Gross Rating Point (GRP) : Définition, Calcul et Application en Publicité

Laurent D.

16 mai 2026

  • Le GRP mesure l’impact publicitaire en multipliant la fréquence par la portée en pourcentage
  • Un GRP de 100 signifie que votre message atteint 100% de la cible une fois en moyenne
  • Le GRP est essentiel pour planifier les budgets publicitaires et évaluer l’efficacité des campagnes
  • Les agences publicitaires utilisent le GRP pour comparer différents plans média et optimiser les ROI

Mesurer l’efficacité d’une campagne publicitaire est un défi permanent pour tout professionnel du marketing. Comment savoir si votre message a réellement atteint votre cible, et combien de fois ? Le gross rating point (GRP) répond précisément à cette question fondamentale. Dans cet article, vous découvrirez sa définition exacte, la formule de calcul détaillée avec des exemples chiffrés, son rôle stratégique en planification média, ses limites, et comment il se positionne face aux indicateurs modernes comme le CPM, le ROAS ou l’engagement digital. À la fin de cette lecture, vous disposerez d’une maîtrise opérationnelle de cet indicateur pour optimiser vos investissements publicitaires. Commençons par poser les bases.

gross rating point

Qu’est-ce que le Gross Rating Point (GRP) ?

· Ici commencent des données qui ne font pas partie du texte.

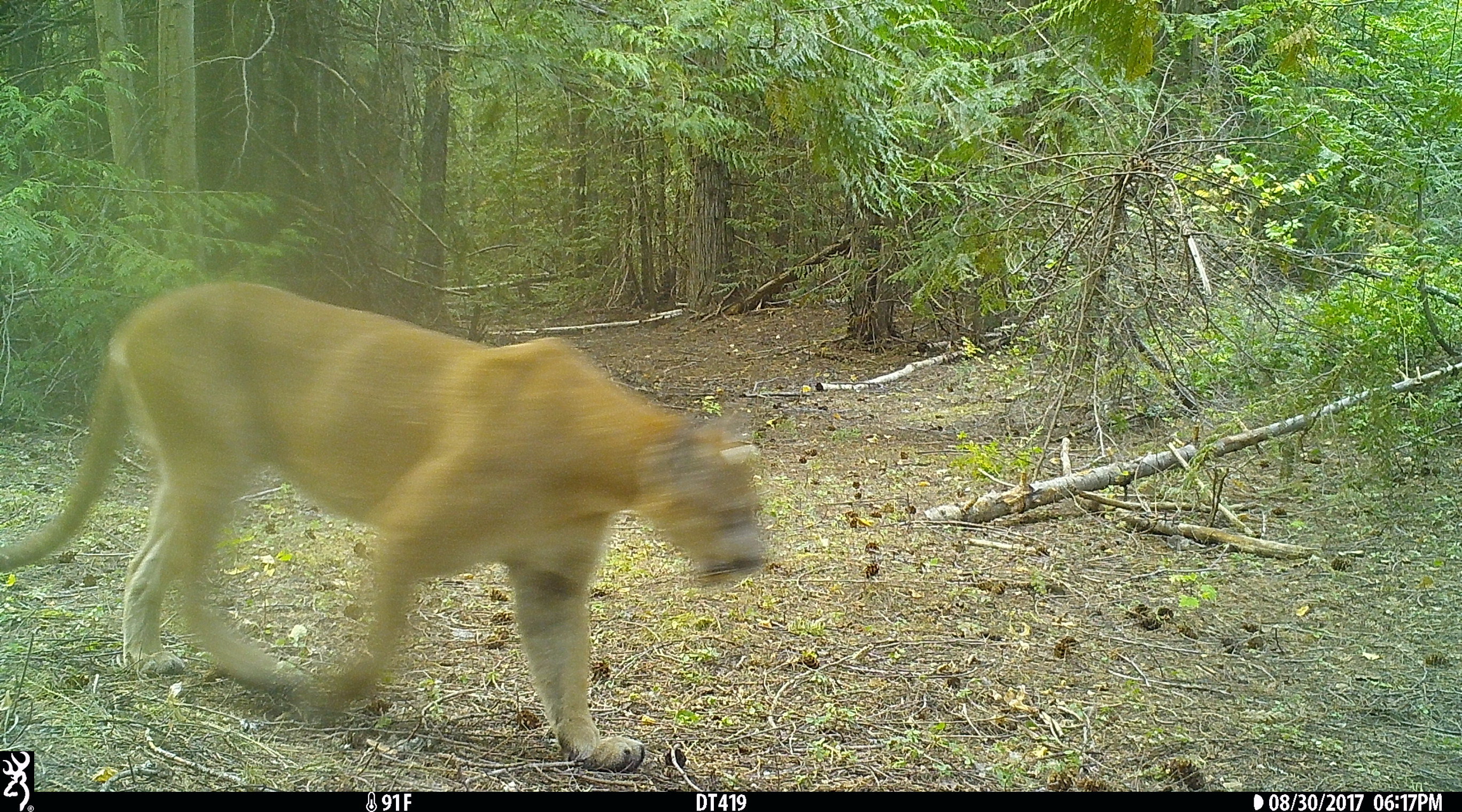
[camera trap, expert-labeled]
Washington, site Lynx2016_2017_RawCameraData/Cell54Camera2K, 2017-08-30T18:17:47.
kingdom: Animalia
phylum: Chordata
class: Mammalia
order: Carnivora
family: Felidae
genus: Puma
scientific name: Puma concolor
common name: mountain lion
Puma concolor (mountain lion). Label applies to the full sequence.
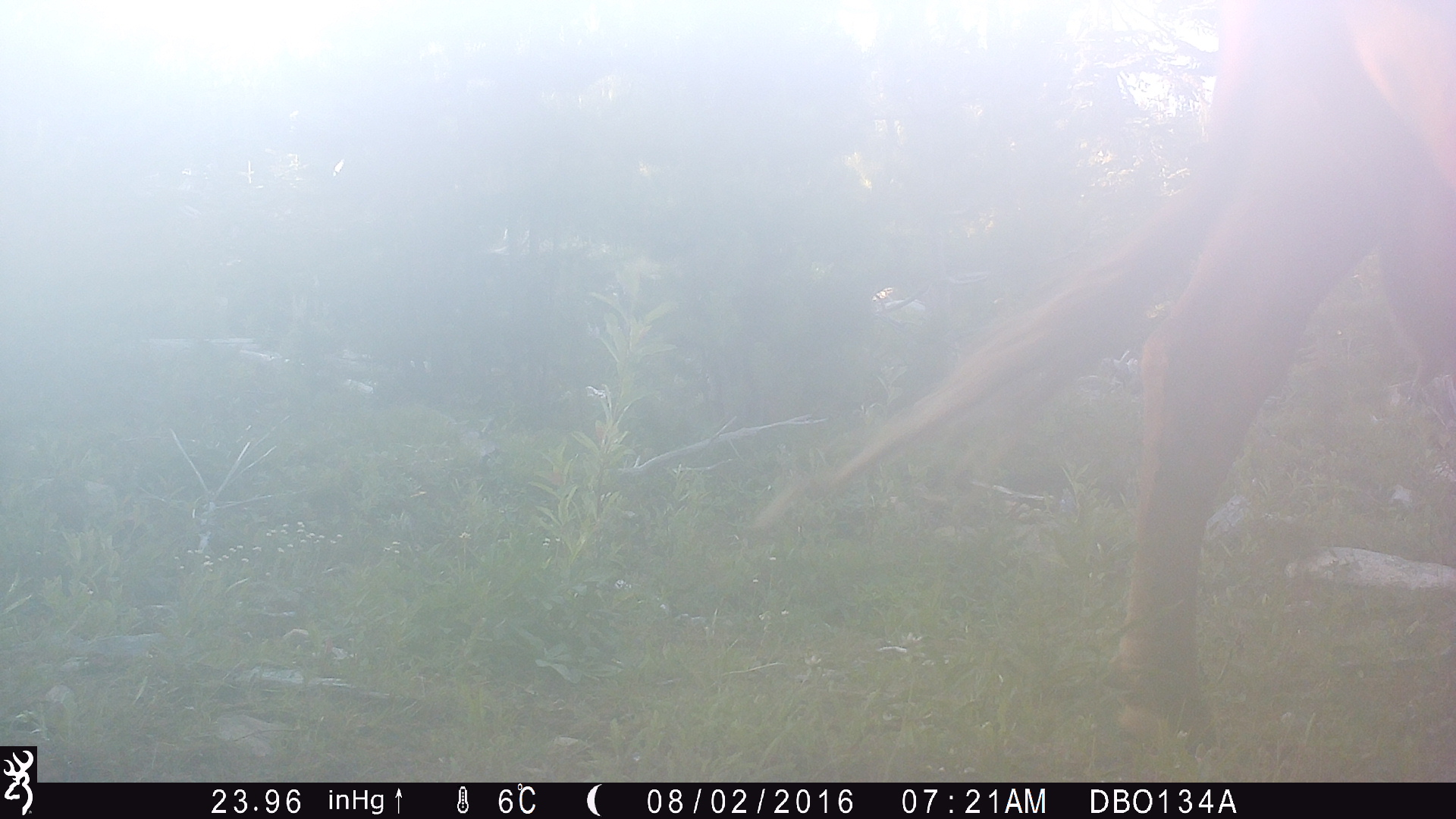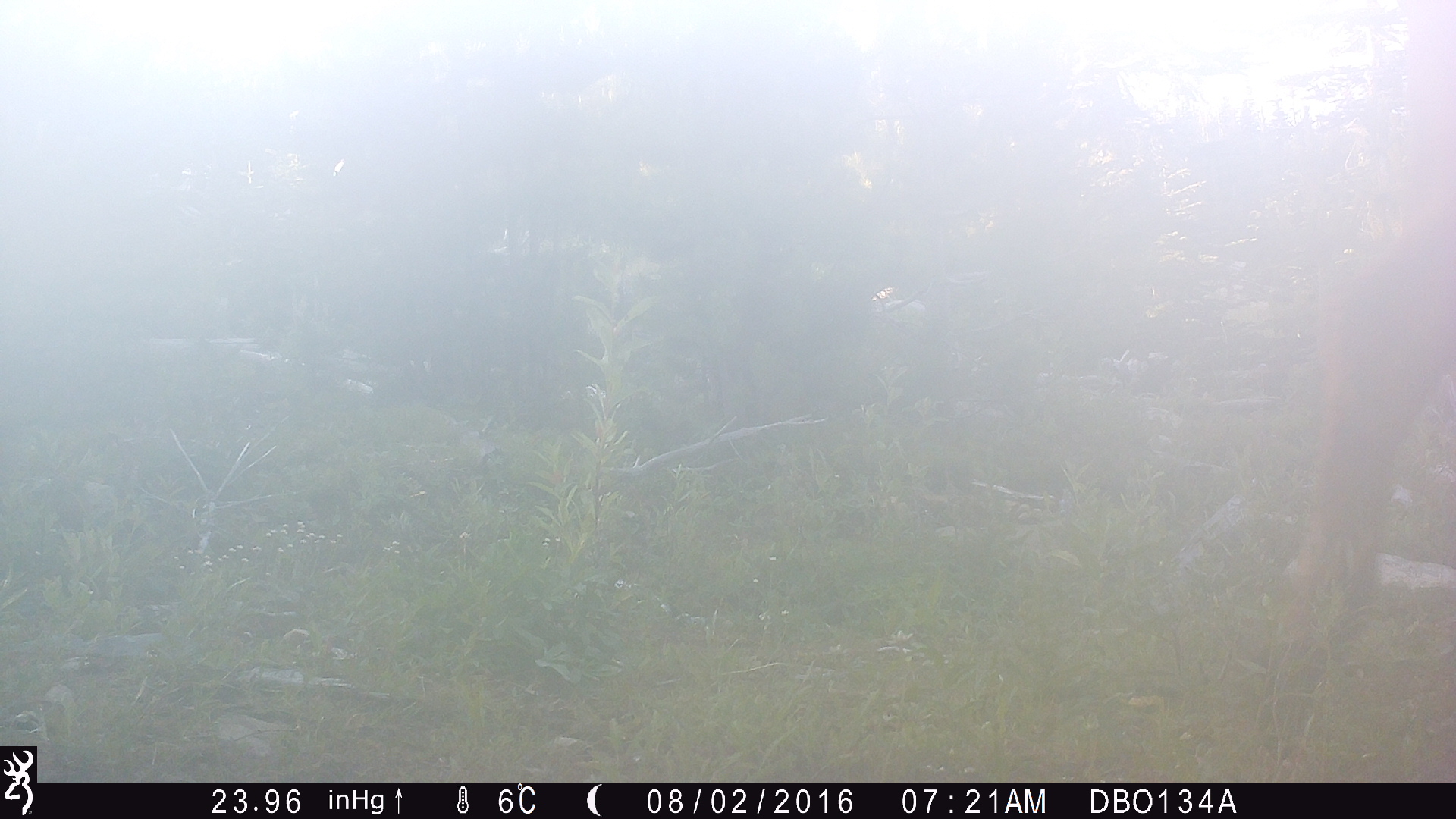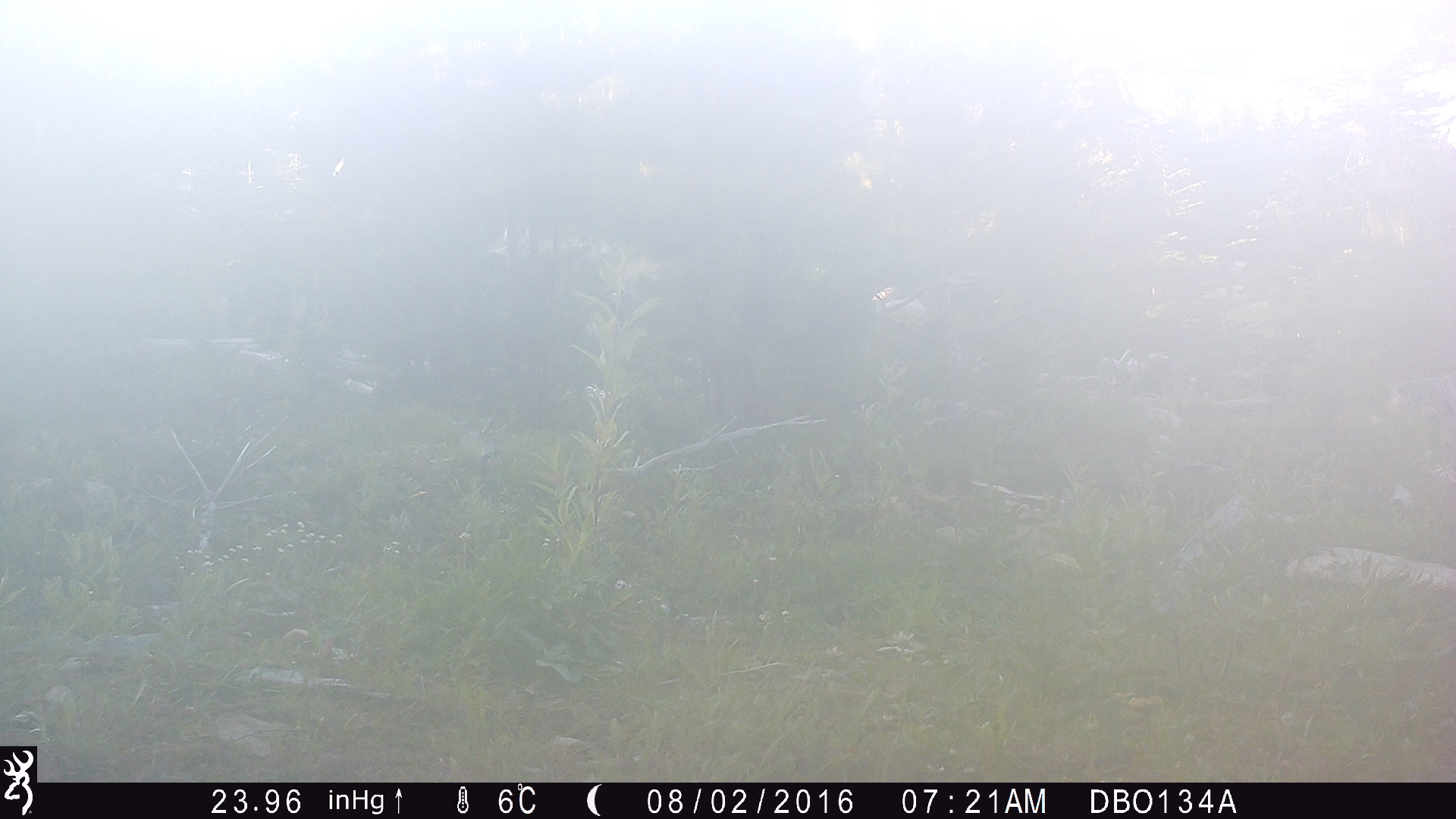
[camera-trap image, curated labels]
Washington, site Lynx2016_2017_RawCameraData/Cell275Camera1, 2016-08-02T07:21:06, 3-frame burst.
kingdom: Animalia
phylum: Chordata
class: Mammalia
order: Artiodactyla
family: Bovidae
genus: Bos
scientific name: Bos taurus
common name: domestic cattle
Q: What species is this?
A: Domestic cattle (Bos taurus).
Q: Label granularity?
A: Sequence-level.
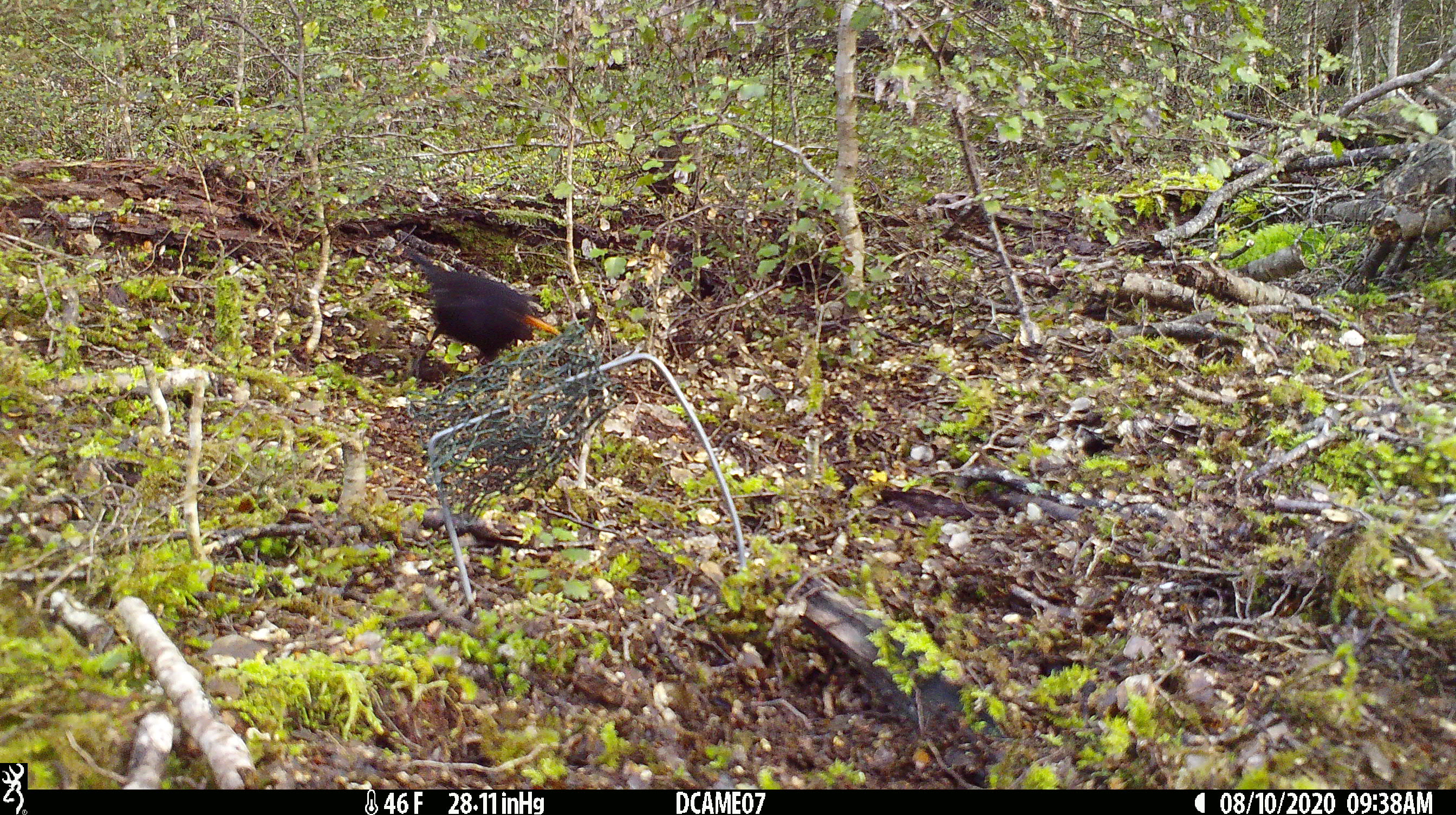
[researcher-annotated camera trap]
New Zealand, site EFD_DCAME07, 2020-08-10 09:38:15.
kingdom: Animalia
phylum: Chordata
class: Aves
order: Passeriformes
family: Turdidae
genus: Turdus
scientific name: Turdus merula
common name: eurasian blackbird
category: blackbird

Définition et origine du terme

Le Gross Rating Point est une unité de mesure de la pression publicitaire. Il quantifie le volume d’exposition total généré par une campagne auprès d’une cible définie. En français, on parle parfois de « point d’audience brut » ou de « point de couverture brut », bien que le sigle GRP soit universellement adopté dans les métiers du média et de la publicité.

L’indicateur a été formalisé dans les années 1950 aux États-Unis, dans le contexte de l’essor de la publicité télévisée. Les planificateurs média avaient besoin d’une métrique commune pour comparer l’efficacité de différents spots ou emplacements publicitaires. Le GRP s’est imposé comme l’étalon de référence, d’abord pour la télévision, puis pour la radio, la presse et, plus récemment, les environnements digitaux.

Concrètement, un GRP représente 1 % de la population cible exposée une fois au message publicitaire. Si une campagne génère 200 GRP, cela signifie que la somme des expositions équivaut à deux fois la couverture totale de la cible — que ce soit via une large portée avec peu de répétitions, ou une portée plus étroite avec une forte répétition.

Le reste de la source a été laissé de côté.